[REQUIREMENT] Copy out every entry below without changing a single word or number.

Questions on scene geometry:
....

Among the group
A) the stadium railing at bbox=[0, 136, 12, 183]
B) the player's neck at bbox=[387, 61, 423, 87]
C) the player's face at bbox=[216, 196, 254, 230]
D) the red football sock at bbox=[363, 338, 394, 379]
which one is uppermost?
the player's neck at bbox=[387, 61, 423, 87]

....

[RESPONSE FOR THIS EXERCISE]
Among the group
A) the stadium railing at bbox=[0, 136, 12, 183]
B) the player's neck at bbox=[387, 61, 423, 87]
C) the player's face at bbox=[216, 196, 254, 230]
D) the red football sock at bbox=[363, 338, 394, 379]
which one is uppermost?
the player's neck at bbox=[387, 61, 423, 87]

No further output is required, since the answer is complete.